• **GIVEN TEXT**:
'''
Pushing Sensor Technology to New Limits through Non-Electric Touchpad

Researchers at Tampere University developed a soft, non-electric touchpad using pneumatic channels, which is ideal for environments like MRI machines, prosthetics, and soft robotics.

FREMONT, CA: Without electricity, researchers at Tampere University created the first soft touchpad in history to detect the location, force, and area of contact. Because it uses pneumatic channels, this device can be used in settings such as MRI machines and other inappropriate conditions for electrical equipment. This new technology may also help soft gadgets like rehabilitation aids and soft robots.

Entirely made of soft silicone, this soft touchpad device has 32 touch-adaptive channels that are only a few hundred micrometres broad. It can detect many simultaneous touches and is accurate enough to identify handwritten letters on its surface and determine the location, force and area of a touch.
'''
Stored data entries
'''
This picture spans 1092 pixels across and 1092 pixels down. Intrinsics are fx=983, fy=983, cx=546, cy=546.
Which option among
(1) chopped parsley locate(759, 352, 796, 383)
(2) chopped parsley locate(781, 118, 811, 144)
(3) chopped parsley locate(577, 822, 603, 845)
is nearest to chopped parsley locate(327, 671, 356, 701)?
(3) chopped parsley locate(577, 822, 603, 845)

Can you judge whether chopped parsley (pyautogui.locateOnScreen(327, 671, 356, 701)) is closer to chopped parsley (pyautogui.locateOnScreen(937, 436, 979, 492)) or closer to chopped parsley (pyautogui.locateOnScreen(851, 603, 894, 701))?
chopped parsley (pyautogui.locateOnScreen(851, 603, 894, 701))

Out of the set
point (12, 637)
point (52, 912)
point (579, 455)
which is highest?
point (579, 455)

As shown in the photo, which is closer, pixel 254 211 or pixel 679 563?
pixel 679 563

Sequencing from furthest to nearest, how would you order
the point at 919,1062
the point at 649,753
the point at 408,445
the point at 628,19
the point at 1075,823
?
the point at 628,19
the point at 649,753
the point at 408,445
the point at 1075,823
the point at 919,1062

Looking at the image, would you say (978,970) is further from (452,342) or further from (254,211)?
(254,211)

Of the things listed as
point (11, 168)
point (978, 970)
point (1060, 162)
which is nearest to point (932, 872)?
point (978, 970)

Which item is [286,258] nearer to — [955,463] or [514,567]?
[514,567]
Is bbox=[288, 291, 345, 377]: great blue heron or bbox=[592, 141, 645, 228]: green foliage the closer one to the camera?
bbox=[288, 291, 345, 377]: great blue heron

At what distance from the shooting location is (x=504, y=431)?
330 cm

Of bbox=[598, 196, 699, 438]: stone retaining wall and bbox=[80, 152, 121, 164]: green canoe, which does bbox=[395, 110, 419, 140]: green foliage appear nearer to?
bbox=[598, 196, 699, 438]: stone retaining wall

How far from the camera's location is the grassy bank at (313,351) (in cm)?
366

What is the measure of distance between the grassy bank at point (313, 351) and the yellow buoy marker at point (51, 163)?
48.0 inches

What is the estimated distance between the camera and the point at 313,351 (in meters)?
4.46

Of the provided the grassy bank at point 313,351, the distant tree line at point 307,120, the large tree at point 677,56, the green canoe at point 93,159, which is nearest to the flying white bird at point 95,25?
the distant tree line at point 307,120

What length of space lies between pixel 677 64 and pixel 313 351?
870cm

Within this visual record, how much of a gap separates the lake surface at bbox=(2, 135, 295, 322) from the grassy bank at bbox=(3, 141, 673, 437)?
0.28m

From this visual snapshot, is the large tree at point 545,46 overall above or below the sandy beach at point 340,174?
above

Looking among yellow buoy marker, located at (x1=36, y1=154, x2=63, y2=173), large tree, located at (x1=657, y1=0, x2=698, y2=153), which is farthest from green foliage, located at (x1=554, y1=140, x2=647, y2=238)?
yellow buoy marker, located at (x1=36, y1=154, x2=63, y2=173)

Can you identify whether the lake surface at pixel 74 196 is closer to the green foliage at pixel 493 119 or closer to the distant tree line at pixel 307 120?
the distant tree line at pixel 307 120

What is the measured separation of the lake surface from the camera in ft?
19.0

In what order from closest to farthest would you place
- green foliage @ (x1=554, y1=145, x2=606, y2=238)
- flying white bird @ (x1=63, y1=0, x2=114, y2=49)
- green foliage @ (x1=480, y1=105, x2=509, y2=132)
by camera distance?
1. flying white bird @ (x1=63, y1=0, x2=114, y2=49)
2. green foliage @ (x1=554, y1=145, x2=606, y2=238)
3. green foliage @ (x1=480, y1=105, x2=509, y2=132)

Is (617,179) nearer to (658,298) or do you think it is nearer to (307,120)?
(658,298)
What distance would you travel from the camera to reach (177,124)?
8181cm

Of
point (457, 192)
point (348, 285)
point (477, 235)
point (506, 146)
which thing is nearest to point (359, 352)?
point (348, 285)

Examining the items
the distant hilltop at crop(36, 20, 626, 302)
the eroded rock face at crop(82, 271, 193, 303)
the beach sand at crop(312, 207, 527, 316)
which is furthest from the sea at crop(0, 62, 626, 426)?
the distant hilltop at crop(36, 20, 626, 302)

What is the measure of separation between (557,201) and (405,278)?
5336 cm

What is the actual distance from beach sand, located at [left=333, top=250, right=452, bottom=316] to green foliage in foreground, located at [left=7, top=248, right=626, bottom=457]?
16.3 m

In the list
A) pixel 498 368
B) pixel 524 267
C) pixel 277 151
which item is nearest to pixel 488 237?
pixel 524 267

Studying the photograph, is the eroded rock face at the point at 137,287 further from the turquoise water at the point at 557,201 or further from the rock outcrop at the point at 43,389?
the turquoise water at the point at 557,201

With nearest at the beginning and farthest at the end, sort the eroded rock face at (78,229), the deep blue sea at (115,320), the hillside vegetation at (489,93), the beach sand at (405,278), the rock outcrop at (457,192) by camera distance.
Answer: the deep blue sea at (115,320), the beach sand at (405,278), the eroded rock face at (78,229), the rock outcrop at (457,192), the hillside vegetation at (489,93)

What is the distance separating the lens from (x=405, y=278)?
'''
• **WHAT YOU ARE ASKED TO DO**: Write the next part of the text about the non-electric soft touchpad, picking up after its final sentence. The records are separate material and are not part of the text on the non-electric touchpad.

• **RESULT**:
According to doctoral researcher Vilma Lampinen, extreme environments, like a high magnetic field, can cause electronic sensors to malfunction. The touchpad is perfect for use in devices like MRI machines since it is not electric or affected by high magnetic fields.

For instance, a pneumatic robot can perform a biopsy while the patient is undergoing an MRI scan if cancerous tumors are discovered, thanks to the touchpad's sensor technology. Sensor technologies guide this robot, and the information is generated by MRI imaging.

The pneumatic device can also be employed in environments with high radiation levels or where even a tiny electrical spark could pose a significant risk.

Silicone's material flexibility allows sensors to be incorporated into applications unsuitable for conventional rigid electronics. These include soft robots, usually powered by pneumatics and composed of materials resembling soft rubber.

In the future, it would be feasible to map the location, force and area of contact throughout the entire surface of such soft, non-electric devices by incorporating sensor data. Adding a sense of touch to sophisticated prosthetic hands would be beneficial in addition to soft robotics. Prosthetic hands-on production lines, for example, could be replaced by soft robotic hands. They are safer, lighter and less expensive to produce because they are smooth. According to Lampinen, a more sensitive grip would also be made possible by touch sensors around the hand.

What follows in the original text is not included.